> Selected excerpt
start

My condolences on your loss. Your shawl turned out very nice. Love the look of it.


----------



## SometimesaKnitter (Sep 4, 2011)

Very nice work. I send my heartfelt sympathy on your loss.


----------



## Goodshepfarm (Jul 20, 2014)

Oh my. It sure is lovely. What a great reminder you will always have.
So sorry for you loss.
???? Michelle


----------



## Mevbb (Sep 5, 2011)

Lovely.


----------



## Woodstockgranny (Feb 6, 2013)

So very sorry for your loss. A tribute to your brother that you used your energy to create something so beautiful in his name.


----------



## howesfam (Jun 24, 2011)

So sorry for your loss. The shawl will be a lovely memory of your time with your brother.


----------



## spins2knit (Jul 29, 2013)

Your work is beautiful and you will be able to feel your brother's presence when you wear your shawl.


----------



## gardenpoet (Jun 24, 2016)

I am so sorry for your loss and grieving. How beautiful, though, that you have such a lovely work to remind you of your sisterly love, forever.


----------



## sockyarn (Jan 26, 2011)

Sorry to hear about your brothers passing.


----------



## Melody-Ann (Apr 11, 2017)

It's a beautiful shawl. The colors are lovely. I'm so sorry for your loss.


----------



## lovey (Nov 11, 2011)

:sm01:


----------



## FiberQueen (Aug 23, 2012)

end

> Brief 1
Write out, word for word, the part of the forum thread on the finished shawl that opens with the words containing "Very nice work." and closes with "for you loss.".

> Data lines

start

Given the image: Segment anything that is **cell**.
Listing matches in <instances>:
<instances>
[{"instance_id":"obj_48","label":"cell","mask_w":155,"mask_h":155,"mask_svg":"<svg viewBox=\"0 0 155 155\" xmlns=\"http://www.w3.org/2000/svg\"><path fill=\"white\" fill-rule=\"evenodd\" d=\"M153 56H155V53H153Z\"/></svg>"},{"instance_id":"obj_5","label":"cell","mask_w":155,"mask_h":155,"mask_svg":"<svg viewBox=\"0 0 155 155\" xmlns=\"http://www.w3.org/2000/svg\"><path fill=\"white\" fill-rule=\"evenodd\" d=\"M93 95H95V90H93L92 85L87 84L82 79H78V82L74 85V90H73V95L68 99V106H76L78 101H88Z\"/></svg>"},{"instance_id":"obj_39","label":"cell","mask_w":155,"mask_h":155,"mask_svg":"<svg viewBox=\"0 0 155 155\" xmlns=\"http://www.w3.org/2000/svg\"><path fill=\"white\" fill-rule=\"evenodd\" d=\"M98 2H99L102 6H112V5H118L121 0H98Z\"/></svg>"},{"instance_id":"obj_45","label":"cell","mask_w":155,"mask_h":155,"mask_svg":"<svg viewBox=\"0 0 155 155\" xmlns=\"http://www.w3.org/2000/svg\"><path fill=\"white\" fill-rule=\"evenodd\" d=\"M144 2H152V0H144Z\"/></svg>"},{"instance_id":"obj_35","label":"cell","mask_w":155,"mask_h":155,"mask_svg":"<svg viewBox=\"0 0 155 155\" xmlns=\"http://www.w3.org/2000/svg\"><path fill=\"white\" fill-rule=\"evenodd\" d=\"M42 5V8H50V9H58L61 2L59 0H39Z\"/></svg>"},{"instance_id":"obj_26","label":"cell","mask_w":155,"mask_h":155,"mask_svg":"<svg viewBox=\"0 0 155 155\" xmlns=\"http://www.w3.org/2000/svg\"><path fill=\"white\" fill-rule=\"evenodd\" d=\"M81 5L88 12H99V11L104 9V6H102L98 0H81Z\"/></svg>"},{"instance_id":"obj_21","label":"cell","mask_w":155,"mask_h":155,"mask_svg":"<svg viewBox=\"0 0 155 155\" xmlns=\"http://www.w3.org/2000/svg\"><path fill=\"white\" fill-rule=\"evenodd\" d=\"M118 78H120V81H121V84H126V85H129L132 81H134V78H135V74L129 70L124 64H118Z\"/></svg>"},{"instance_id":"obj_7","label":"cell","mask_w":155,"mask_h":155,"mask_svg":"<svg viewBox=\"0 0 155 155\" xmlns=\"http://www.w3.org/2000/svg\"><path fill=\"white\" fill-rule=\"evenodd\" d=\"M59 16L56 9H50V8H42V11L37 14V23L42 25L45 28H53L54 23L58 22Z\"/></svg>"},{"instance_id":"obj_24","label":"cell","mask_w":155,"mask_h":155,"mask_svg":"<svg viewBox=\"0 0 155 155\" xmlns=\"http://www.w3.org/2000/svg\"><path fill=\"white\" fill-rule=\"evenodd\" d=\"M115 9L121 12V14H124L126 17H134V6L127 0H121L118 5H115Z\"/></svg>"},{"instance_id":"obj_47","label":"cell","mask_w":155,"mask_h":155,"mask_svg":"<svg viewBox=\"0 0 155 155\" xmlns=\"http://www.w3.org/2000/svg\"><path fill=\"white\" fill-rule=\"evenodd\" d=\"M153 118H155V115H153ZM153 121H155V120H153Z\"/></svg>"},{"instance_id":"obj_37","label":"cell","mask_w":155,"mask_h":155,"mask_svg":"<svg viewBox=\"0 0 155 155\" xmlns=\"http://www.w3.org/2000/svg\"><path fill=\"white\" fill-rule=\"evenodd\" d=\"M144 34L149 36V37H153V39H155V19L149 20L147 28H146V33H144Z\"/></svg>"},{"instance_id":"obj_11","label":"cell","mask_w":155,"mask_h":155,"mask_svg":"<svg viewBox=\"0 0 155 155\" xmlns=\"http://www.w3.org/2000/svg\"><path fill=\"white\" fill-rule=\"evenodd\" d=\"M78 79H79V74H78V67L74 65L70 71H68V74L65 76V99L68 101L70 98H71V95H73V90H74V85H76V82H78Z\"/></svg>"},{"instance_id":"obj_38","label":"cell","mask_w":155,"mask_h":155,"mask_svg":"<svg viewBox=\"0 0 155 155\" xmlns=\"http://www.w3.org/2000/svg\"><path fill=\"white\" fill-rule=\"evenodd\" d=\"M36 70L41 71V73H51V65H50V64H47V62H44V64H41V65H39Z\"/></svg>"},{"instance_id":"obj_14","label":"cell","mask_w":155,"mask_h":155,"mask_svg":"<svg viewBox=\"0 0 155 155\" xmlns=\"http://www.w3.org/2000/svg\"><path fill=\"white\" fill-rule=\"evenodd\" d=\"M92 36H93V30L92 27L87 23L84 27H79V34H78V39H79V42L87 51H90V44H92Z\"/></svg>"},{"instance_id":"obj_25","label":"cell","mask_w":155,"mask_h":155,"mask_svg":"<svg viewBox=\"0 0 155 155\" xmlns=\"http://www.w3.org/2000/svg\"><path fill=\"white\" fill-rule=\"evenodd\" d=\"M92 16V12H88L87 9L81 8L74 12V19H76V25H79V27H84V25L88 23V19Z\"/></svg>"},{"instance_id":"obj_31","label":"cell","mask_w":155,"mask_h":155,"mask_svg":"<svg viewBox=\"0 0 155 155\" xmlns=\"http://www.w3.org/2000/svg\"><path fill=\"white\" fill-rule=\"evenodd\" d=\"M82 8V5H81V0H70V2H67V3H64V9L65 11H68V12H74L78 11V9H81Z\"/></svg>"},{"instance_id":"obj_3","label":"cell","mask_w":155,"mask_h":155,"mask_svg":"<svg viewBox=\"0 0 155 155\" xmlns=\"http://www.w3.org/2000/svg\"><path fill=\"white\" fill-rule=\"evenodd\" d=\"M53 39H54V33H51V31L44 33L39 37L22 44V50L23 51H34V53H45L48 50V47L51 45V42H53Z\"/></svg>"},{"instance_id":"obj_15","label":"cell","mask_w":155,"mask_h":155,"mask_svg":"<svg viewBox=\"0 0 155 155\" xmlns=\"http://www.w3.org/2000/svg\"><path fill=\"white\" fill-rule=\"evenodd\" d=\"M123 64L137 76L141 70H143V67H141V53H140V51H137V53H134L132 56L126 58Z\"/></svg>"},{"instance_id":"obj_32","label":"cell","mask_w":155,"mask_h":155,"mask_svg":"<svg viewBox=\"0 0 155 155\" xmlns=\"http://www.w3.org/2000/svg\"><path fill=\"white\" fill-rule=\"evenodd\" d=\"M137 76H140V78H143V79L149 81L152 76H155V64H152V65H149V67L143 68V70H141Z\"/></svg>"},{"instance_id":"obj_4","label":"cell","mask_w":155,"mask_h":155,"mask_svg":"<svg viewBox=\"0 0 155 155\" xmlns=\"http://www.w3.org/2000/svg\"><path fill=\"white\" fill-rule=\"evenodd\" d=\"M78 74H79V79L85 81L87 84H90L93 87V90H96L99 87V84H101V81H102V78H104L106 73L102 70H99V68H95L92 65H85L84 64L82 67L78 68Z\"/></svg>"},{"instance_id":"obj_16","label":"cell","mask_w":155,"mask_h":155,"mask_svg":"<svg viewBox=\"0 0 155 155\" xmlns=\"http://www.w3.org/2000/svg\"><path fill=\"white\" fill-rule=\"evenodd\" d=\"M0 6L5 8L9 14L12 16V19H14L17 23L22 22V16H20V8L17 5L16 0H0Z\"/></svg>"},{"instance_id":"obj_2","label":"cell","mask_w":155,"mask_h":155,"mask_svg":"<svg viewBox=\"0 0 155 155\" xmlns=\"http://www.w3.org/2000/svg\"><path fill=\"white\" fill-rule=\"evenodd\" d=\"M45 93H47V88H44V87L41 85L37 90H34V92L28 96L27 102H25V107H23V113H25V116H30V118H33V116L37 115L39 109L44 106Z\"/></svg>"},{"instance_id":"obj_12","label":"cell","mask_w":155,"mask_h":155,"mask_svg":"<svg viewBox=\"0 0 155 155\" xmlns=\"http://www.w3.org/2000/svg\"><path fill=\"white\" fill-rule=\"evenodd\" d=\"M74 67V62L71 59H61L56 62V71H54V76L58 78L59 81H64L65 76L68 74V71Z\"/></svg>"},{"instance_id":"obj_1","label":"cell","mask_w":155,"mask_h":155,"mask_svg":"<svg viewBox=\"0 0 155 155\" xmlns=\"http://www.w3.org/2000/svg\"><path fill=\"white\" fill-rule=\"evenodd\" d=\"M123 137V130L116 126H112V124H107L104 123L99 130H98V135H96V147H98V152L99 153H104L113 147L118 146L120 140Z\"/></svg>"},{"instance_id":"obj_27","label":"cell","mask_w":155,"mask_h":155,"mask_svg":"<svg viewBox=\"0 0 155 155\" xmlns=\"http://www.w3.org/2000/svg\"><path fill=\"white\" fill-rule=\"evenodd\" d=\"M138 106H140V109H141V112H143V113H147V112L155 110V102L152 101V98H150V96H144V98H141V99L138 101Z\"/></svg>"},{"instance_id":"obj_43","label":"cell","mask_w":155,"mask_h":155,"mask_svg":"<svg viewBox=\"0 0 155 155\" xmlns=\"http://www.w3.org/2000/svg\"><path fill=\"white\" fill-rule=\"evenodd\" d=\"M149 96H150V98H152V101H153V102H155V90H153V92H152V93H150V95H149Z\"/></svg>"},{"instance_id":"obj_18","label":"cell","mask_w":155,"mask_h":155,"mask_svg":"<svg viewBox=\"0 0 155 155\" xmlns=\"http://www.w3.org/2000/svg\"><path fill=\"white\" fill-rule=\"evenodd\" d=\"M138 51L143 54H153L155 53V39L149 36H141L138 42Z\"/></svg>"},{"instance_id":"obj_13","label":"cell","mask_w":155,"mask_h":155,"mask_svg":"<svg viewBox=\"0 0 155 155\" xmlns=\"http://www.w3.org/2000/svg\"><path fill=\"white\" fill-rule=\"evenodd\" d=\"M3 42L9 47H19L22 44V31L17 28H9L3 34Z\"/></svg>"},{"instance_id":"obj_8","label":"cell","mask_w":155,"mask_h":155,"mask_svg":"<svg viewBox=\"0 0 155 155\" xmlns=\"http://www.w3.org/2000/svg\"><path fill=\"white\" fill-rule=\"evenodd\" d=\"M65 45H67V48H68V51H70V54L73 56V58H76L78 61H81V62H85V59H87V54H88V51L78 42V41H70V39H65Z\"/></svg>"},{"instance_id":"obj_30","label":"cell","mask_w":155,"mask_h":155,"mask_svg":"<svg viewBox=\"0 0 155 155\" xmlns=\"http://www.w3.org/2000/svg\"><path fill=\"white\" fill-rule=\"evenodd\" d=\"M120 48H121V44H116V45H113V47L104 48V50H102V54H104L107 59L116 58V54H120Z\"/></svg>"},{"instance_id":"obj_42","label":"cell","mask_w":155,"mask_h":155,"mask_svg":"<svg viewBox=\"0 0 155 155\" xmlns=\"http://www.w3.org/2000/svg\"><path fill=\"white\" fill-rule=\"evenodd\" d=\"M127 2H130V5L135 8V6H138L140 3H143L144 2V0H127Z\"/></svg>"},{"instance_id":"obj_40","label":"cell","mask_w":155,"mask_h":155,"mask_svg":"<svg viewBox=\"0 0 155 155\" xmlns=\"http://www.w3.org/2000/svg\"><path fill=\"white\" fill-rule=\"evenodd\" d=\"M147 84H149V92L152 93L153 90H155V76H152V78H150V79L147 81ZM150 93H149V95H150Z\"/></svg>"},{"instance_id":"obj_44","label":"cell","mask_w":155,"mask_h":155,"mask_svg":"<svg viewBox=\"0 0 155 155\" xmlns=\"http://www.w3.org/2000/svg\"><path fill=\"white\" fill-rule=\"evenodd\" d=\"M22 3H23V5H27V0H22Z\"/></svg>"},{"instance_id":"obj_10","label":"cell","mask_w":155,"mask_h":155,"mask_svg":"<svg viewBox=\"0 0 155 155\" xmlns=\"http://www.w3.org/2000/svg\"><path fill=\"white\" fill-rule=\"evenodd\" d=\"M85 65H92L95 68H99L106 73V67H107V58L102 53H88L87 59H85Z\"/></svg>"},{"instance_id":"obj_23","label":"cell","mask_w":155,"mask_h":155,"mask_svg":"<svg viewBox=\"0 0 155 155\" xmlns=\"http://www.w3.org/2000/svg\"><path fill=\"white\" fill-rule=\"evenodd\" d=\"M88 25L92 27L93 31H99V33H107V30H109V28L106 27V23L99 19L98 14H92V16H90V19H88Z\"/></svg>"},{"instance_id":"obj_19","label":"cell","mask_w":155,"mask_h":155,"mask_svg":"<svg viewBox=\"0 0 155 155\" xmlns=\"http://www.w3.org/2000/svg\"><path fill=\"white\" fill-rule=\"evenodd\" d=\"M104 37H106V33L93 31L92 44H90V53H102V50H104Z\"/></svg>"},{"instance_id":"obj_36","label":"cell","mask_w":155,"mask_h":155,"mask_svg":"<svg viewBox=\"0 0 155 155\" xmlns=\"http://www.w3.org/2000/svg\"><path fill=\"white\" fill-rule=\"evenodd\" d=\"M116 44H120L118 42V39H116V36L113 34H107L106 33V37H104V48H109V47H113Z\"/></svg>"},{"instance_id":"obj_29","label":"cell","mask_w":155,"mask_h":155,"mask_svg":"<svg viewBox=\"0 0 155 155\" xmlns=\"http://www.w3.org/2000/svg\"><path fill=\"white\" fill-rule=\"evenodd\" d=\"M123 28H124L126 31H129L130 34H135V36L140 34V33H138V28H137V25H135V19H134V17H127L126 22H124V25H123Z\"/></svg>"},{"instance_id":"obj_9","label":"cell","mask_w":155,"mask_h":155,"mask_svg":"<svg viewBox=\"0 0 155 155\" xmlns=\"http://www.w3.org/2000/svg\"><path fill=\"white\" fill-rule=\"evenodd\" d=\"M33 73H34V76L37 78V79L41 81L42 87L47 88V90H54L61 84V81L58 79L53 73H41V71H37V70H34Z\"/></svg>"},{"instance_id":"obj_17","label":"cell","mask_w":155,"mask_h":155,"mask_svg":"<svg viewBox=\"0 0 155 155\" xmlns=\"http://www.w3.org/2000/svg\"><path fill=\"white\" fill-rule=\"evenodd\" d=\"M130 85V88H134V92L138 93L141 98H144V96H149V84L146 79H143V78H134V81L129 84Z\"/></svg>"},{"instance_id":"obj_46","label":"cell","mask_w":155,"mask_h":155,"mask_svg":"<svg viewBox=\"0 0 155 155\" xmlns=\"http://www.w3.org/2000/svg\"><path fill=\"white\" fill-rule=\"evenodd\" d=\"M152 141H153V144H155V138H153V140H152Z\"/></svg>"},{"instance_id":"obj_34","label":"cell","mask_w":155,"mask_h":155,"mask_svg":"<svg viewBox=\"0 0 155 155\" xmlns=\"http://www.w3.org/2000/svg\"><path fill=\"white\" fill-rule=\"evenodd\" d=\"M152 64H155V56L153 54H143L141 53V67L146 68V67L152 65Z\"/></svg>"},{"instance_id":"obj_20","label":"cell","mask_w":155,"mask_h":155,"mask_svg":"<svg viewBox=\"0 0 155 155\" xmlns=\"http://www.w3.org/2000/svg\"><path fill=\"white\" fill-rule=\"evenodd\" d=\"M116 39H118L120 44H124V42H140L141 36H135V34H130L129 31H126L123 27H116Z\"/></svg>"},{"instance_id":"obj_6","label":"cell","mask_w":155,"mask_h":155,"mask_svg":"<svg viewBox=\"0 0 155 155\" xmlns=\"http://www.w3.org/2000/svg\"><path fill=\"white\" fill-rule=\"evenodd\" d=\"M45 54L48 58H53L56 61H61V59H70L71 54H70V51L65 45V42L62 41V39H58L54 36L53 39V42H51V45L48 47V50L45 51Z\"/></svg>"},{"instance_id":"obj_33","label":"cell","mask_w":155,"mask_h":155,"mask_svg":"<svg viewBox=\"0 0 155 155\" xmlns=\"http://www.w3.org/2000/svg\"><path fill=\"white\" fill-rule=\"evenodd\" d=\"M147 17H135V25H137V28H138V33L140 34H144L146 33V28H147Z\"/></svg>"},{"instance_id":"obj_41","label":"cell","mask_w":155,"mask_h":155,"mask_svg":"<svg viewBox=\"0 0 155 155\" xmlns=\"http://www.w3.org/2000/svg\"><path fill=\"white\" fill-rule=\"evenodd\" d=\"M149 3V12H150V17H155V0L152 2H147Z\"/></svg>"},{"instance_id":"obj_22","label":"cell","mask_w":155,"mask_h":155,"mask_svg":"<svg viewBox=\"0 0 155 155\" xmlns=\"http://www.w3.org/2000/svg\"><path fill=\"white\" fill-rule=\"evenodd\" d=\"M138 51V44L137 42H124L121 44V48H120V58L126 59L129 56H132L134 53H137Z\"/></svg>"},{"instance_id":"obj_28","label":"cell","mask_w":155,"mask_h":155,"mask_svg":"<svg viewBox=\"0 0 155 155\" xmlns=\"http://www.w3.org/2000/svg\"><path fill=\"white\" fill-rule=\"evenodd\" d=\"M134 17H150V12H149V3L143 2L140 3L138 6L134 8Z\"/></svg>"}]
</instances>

end

> Brief 2
Gather every line of the listing that contains the string "instances", and treat uppercase and lowercase letters as different.

> Written response 1
Very nice work. I send my heartfelt sympathy on your loss.


----------



## Goodshepfarm (Jul 20, 2014)

Oh my. It sure is lovely. What a great reminder you will always have.
So sorry for you loss.

> Written response 2
Listing matches in <instances>:
<instances>
</instances>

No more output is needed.